The company also sponsors the Big Dam Bridge 100, even designing the official event jersey in-house. On a more casual basis, Garver maintains the North Little Rock Cyclists email list, bringing riders together for weekend or pickup rides. The company also works closely with North Little Rock’s Recycle Bikes for Kids charity, hosting used bike drives and getting some grease under the company fingernails as Garver employees get donated bikes prepped, tuned, polished and made ready for giveaway to kids.
All of which may be part of why Garver’s North Little Rock office has been a League of American Bicyclists’ gold level Bicycle Friendly Business award recipient every year since 2010, and the Fayetteville office since 2015. It’s an honor they share with fewer than a dozen other Arkansas businesses.
It’s not just cycling
As Diane says, “Bike culture ties into our wellness plan, or maybe vice-versa.”
Corporate Recruiter Caitlin Pennington agrees.
“For all our locations, we try to find office spaces that are near bike routes and outdoor facilities, with room for a gym and bike storage,” Caitlin says. (The company has 25 offices in 11 states.) And for all employees, she points out, Garver offers free memberships to local gyms, whether there’s one at the office or not.
“You don’t have to be a fitness buff to take advantage of the facilities, and they’re not just about biking. Having them right here onsite makes it harder for people to use all the excuses for not exercising,” Caitlin says. “It’s just too easy to take advantage of the facilities for overall fitness, weight loss, stress reduction, personal sense of accomplishment or just to take time for a mental break. We even have stop-smoking programs tied to other wellness activities, and every employee in the wellness programs qualifies for discounted health insurance.”
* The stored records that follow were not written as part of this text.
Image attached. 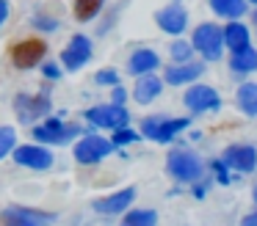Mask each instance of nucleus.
Listing matches in <instances>:
<instances>
[{
    "label": "nucleus",
    "mask_w": 257,
    "mask_h": 226,
    "mask_svg": "<svg viewBox=\"0 0 257 226\" xmlns=\"http://www.w3.org/2000/svg\"><path fill=\"white\" fill-rule=\"evenodd\" d=\"M166 168H169V174H172L177 182H196L202 176V171H205L202 163H199V157H196L191 149H183V146H177V149L169 152Z\"/></svg>",
    "instance_id": "f257e3e1"
},
{
    "label": "nucleus",
    "mask_w": 257,
    "mask_h": 226,
    "mask_svg": "<svg viewBox=\"0 0 257 226\" xmlns=\"http://www.w3.org/2000/svg\"><path fill=\"white\" fill-rule=\"evenodd\" d=\"M194 47L205 55L207 61H218L221 58V47H224V31L213 22H205L194 31Z\"/></svg>",
    "instance_id": "f03ea898"
},
{
    "label": "nucleus",
    "mask_w": 257,
    "mask_h": 226,
    "mask_svg": "<svg viewBox=\"0 0 257 226\" xmlns=\"http://www.w3.org/2000/svg\"><path fill=\"white\" fill-rule=\"evenodd\" d=\"M14 110H17L20 121H36L50 110V97L47 94H17Z\"/></svg>",
    "instance_id": "7ed1b4c3"
},
{
    "label": "nucleus",
    "mask_w": 257,
    "mask_h": 226,
    "mask_svg": "<svg viewBox=\"0 0 257 226\" xmlns=\"http://www.w3.org/2000/svg\"><path fill=\"white\" fill-rule=\"evenodd\" d=\"M45 55H47V44L42 42V39H28V42L14 44L12 64L17 66V69H34Z\"/></svg>",
    "instance_id": "20e7f679"
},
{
    "label": "nucleus",
    "mask_w": 257,
    "mask_h": 226,
    "mask_svg": "<svg viewBox=\"0 0 257 226\" xmlns=\"http://www.w3.org/2000/svg\"><path fill=\"white\" fill-rule=\"evenodd\" d=\"M183 102H185V108H188L191 113H207V110H218V108H221L218 94L213 91L210 86H202V83H196V86H191L188 91H185Z\"/></svg>",
    "instance_id": "39448f33"
},
{
    "label": "nucleus",
    "mask_w": 257,
    "mask_h": 226,
    "mask_svg": "<svg viewBox=\"0 0 257 226\" xmlns=\"http://www.w3.org/2000/svg\"><path fill=\"white\" fill-rule=\"evenodd\" d=\"M91 58V42L89 36H83V33H75L72 39H69L67 50L61 53V64L67 72H78L83 64H89Z\"/></svg>",
    "instance_id": "423d86ee"
},
{
    "label": "nucleus",
    "mask_w": 257,
    "mask_h": 226,
    "mask_svg": "<svg viewBox=\"0 0 257 226\" xmlns=\"http://www.w3.org/2000/svg\"><path fill=\"white\" fill-rule=\"evenodd\" d=\"M86 119L91 121V124L97 127H108V130H119V127H124L130 121L127 110L122 108V105H97V108L86 110Z\"/></svg>",
    "instance_id": "0eeeda50"
},
{
    "label": "nucleus",
    "mask_w": 257,
    "mask_h": 226,
    "mask_svg": "<svg viewBox=\"0 0 257 226\" xmlns=\"http://www.w3.org/2000/svg\"><path fill=\"white\" fill-rule=\"evenodd\" d=\"M113 152V143L105 141V138L100 135H83L78 143H75V157L80 160V163H100L105 154Z\"/></svg>",
    "instance_id": "6e6552de"
},
{
    "label": "nucleus",
    "mask_w": 257,
    "mask_h": 226,
    "mask_svg": "<svg viewBox=\"0 0 257 226\" xmlns=\"http://www.w3.org/2000/svg\"><path fill=\"white\" fill-rule=\"evenodd\" d=\"M78 132L80 130L75 124H64V121H58V119H47L42 127H34V138L42 143H64V141H69V138H75Z\"/></svg>",
    "instance_id": "1a4fd4ad"
},
{
    "label": "nucleus",
    "mask_w": 257,
    "mask_h": 226,
    "mask_svg": "<svg viewBox=\"0 0 257 226\" xmlns=\"http://www.w3.org/2000/svg\"><path fill=\"white\" fill-rule=\"evenodd\" d=\"M14 160H17L20 165H25V168H36V171H45L53 165V154L47 152L45 146H28V143H23V146H14Z\"/></svg>",
    "instance_id": "9d476101"
},
{
    "label": "nucleus",
    "mask_w": 257,
    "mask_h": 226,
    "mask_svg": "<svg viewBox=\"0 0 257 226\" xmlns=\"http://www.w3.org/2000/svg\"><path fill=\"white\" fill-rule=\"evenodd\" d=\"M133 198H136V190L133 187H124V190H116V193H111V196L94 198L91 207L100 215H116V212H124V209L133 204Z\"/></svg>",
    "instance_id": "9b49d317"
},
{
    "label": "nucleus",
    "mask_w": 257,
    "mask_h": 226,
    "mask_svg": "<svg viewBox=\"0 0 257 226\" xmlns=\"http://www.w3.org/2000/svg\"><path fill=\"white\" fill-rule=\"evenodd\" d=\"M158 25H161V31L172 33V36H180V33L185 31V25H188V14H185V9H180V6H169V9H161L155 14Z\"/></svg>",
    "instance_id": "f8f14e48"
},
{
    "label": "nucleus",
    "mask_w": 257,
    "mask_h": 226,
    "mask_svg": "<svg viewBox=\"0 0 257 226\" xmlns=\"http://www.w3.org/2000/svg\"><path fill=\"white\" fill-rule=\"evenodd\" d=\"M224 165L249 174V171H254V165H257V152L251 146H229L227 152H224Z\"/></svg>",
    "instance_id": "ddd939ff"
},
{
    "label": "nucleus",
    "mask_w": 257,
    "mask_h": 226,
    "mask_svg": "<svg viewBox=\"0 0 257 226\" xmlns=\"http://www.w3.org/2000/svg\"><path fill=\"white\" fill-rule=\"evenodd\" d=\"M202 72H205V66L202 64H174L166 69V75H163V80L172 83V86H183V83H191V80H199Z\"/></svg>",
    "instance_id": "4468645a"
},
{
    "label": "nucleus",
    "mask_w": 257,
    "mask_h": 226,
    "mask_svg": "<svg viewBox=\"0 0 257 226\" xmlns=\"http://www.w3.org/2000/svg\"><path fill=\"white\" fill-rule=\"evenodd\" d=\"M141 80L136 83V102H141V105H150L152 99L158 97V94H161V88H163V80H158L155 75H150V72H147V75H139Z\"/></svg>",
    "instance_id": "2eb2a0df"
},
{
    "label": "nucleus",
    "mask_w": 257,
    "mask_h": 226,
    "mask_svg": "<svg viewBox=\"0 0 257 226\" xmlns=\"http://www.w3.org/2000/svg\"><path fill=\"white\" fill-rule=\"evenodd\" d=\"M158 61L161 58L152 50H136L127 61V69H130V75H147V72H152L158 66Z\"/></svg>",
    "instance_id": "dca6fc26"
},
{
    "label": "nucleus",
    "mask_w": 257,
    "mask_h": 226,
    "mask_svg": "<svg viewBox=\"0 0 257 226\" xmlns=\"http://www.w3.org/2000/svg\"><path fill=\"white\" fill-rule=\"evenodd\" d=\"M224 44H227L232 53L249 47V31H246L243 22H229V25L224 28Z\"/></svg>",
    "instance_id": "f3484780"
},
{
    "label": "nucleus",
    "mask_w": 257,
    "mask_h": 226,
    "mask_svg": "<svg viewBox=\"0 0 257 226\" xmlns=\"http://www.w3.org/2000/svg\"><path fill=\"white\" fill-rule=\"evenodd\" d=\"M238 108L246 116H257V83H243L238 88Z\"/></svg>",
    "instance_id": "a211bd4d"
},
{
    "label": "nucleus",
    "mask_w": 257,
    "mask_h": 226,
    "mask_svg": "<svg viewBox=\"0 0 257 226\" xmlns=\"http://www.w3.org/2000/svg\"><path fill=\"white\" fill-rule=\"evenodd\" d=\"M229 66H232L235 72H254L257 69V53L251 47H243V50H238V53L229 58Z\"/></svg>",
    "instance_id": "6ab92c4d"
},
{
    "label": "nucleus",
    "mask_w": 257,
    "mask_h": 226,
    "mask_svg": "<svg viewBox=\"0 0 257 226\" xmlns=\"http://www.w3.org/2000/svg\"><path fill=\"white\" fill-rule=\"evenodd\" d=\"M210 9L227 20H235V17L246 14V0H210Z\"/></svg>",
    "instance_id": "aec40b11"
},
{
    "label": "nucleus",
    "mask_w": 257,
    "mask_h": 226,
    "mask_svg": "<svg viewBox=\"0 0 257 226\" xmlns=\"http://www.w3.org/2000/svg\"><path fill=\"white\" fill-rule=\"evenodd\" d=\"M36 220H39V215H34L31 209H6L3 212V226H39Z\"/></svg>",
    "instance_id": "412c9836"
},
{
    "label": "nucleus",
    "mask_w": 257,
    "mask_h": 226,
    "mask_svg": "<svg viewBox=\"0 0 257 226\" xmlns=\"http://www.w3.org/2000/svg\"><path fill=\"white\" fill-rule=\"evenodd\" d=\"M191 121L188 119H163L161 121V127H158V135H155V141H172L174 135H177V132H183L185 127H188Z\"/></svg>",
    "instance_id": "4be33fe9"
},
{
    "label": "nucleus",
    "mask_w": 257,
    "mask_h": 226,
    "mask_svg": "<svg viewBox=\"0 0 257 226\" xmlns=\"http://www.w3.org/2000/svg\"><path fill=\"white\" fill-rule=\"evenodd\" d=\"M100 9H102V0H75V17L80 22L94 20L100 14Z\"/></svg>",
    "instance_id": "5701e85b"
},
{
    "label": "nucleus",
    "mask_w": 257,
    "mask_h": 226,
    "mask_svg": "<svg viewBox=\"0 0 257 226\" xmlns=\"http://www.w3.org/2000/svg\"><path fill=\"white\" fill-rule=\"evenodd\" d=\"M158 215L152 209H136V212H127L122 220V226H155Z\"/></svg>",
    "instance_id": "b1692460"
},
{
    "label": "nucleus",
    "mask_w": 257,
    "mask_h": 226,
    "mask_svg": "<svg viewBox=\"0 0 257 226\" xmlns=\"http://www.w3.org/2000/svg\"><path fill=\"white\" fill-rule=\"evenodd\" d=\"M14 146H17V132H14V127H0V160L6 157Z\"/></svg>",
    "instance_id": "393cba45"
},
{
    "label": "nucleus",
    "mask_w": 257,
    "mask_h": 226,
    "mask_svg": "<svg viewBox=\"0 0 257 226\" xmlns=\"http://www.w3.org/2000/svg\"><path fill=\"white\" fill-rule=\"evenodd\" d=\"M136 141H139V132L127 130V127H119V130H113V138H111L113 146H122V143H136Z\"/></svg>",
    "instance_id": "a878e982"
},
{
    "label": "nucleus",
    "mask_w": 257,
    "mask_h": 226,
    "mask_svg": "<svg viewBox=\"0 0 257 226\" xmlns=\"http://www.w3.org/2000/svg\"><path fill=\"white\" fill-rule=\"evenodd\" d=\"M94 80L100 83V86H116L119 83V75H116V69H100L94 75Z\"/></svg>",
    "instance_id": "bb28decb"
},
{
    "label": "nucleus",
    "mask_w": 257,
    "mask_h": 226,
    "mask_svg": "<svg viewBox=\"0 0 257 226\" xmlns=\"http://www.w3.org/2000/svg\"><path fill=\"white\" fill-rule=\"evenodd\" d=\"M172 55L177 58V64H183V61L191 58V47H188L185 42H180V39H177V42L172 44Z\"/></svg>",
    "instance_id": "cd10ccee"
},
{
    "label": "nucleus",
    "mask_w": 257,
    "mask_h": 226,
    "mask_svg": "<svg viewBox=\"0 0 257 226\" xmlns=\"http://www.w3.org/2000/svg\"><path fill=\"white\" fill-rule=\"evenodd\" d=\"M34 25H36V28H42V31H56L58 22H56V20H50V17H34Z\"/></svg>",
    "instance_id": "c85d7f7f"
},
{
    "label": "nucleus",
    "mask_w": 257,
    "mask_h": 226,
    "mask_svg": "<svg viewBox=\"0 0 257 226\" xmlns=\"http://www.w3.org/2000/svg\"><path fill=\"white\" fill-rule=\"evenodd\" d=\"M9 20V0H0V25Z\"/></svg>",
    "instance_id": "c756f323"
},
{
    "label": "nucleus",
    "mask_w": 257,
    "mask_h": 226,
    "mask_svg": "<svg viewBox=\"0 0 257 226\" xmlns=\"http://www.w3.org/2000/svg\"><path fill=\"white\" fill-rule=\"evenodd\" d=\"M45 75L56 80V77H58V66H53V64H45Z\"/></svg>",
    "instance_id": "7c9ffc66"
},
{
    "label": "nucleus",
    "mask_w": 257,
    "mask_h": 226,
    "mask_svg": "<svg viewBox=\"0 0 257 226\" xmlns=\"http://www.w3.org/2000/svg\"><path fill=\"white\" fill-rule=\"evenodd\" d=\"M124 102V88H116L113 91V105H122Z\"/></svg>",
    "instance_id": "2f4dec72"
},
{
    "label": "nucleus",
    "mask_w": 257,
    "mask_h": 226,
    "mask_svg": "<svg viewBox=\"0 0 257 226\" xmlns=\"http://www.w3.org/2000/svg\"><path fill=\"white\" fill-rule=\"evenodd\" d=\"M240 226H257V212L254 215H246V218L240 220Z\"/></svg>",
    "instance_id": "473e14b6"
},
{
    "label": "nucleus",
    "mask_w": 257,
    "mask_h": 226,
    "mask_svg": "<svg viewBox=\"0 0 257 226\" xmlns=\"http://www.w3.org/2000/svg\"><path fill=\"white\" fill-rule=\"evenodd\" d=\"M254 201H257V185H254Z\"/></svg>",
    "instance_id": "72a5a7b5"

“When you think of the lifestyle Little Rock and Arkansans are known for, you don’t necessarily know about all the multi-use paths around the state. Even though Garver’s been in the community for almost a century. But everybody knows the Two Rivers and Big Dam bridges.”
Fayetteville’s Frisco trail? That was a Garver project, including the tunnel under Highway 180 and creek crossings. And much of the multi-use infrastructure along the River Trail in Little Rock, too. Shilcotts Bayou pedestrian bridge? Two Rivers? Broadway? All Garver projects.
Southwest Trail Planning
But the next and most ambitious project is the Southwest Trail. Approximately 60 miles long, this multi-use path will stretch east from Hot Springs all the way to the existing network of Little Rock trails, spanning Saline, Garland, and Pulaski counties in the process. Garver will route the trail’s course, including the Old River Bridge, which first opened in 1891 to provide a crossing over the Saline River. Garver will also conduct the environmental assessment, the first step of the project.
“The employees are excited about it,” Caitlin says. “And it’s great to see Garver taking a leadership position within the community. From hosted yoga classes to running groups training for marathons, it’s progressive for Little Rock, it’s progressive for Arkansas, and it’s progressive for the nationwide engineering community.”
Wellness Coordinator Whitney Gorsegner sums it all up. “Everybody needs physical, mental, spiritual, financial and social wellness. We believe that work/life balance helps to manage all those things. And Garver benefits from having happy, healthy employees who want to spend time with their co-workers.
“In addition to the LAB honors, we were voted the No. 1 place to work in the entire U.S. among engineering firms. That comes back to us not just in terms of productivity, but in quality of work, which brings us more business. And that feeds back into quality of life, which completes the cycle.
“I’m a firm believer that if you are happy, you’ll be successful. And that comes back to you in every part of your life, including family and friends. Most people believe that if you’re successful, you’ll be happy. But we believe if you’re happy, you’ll be successful.”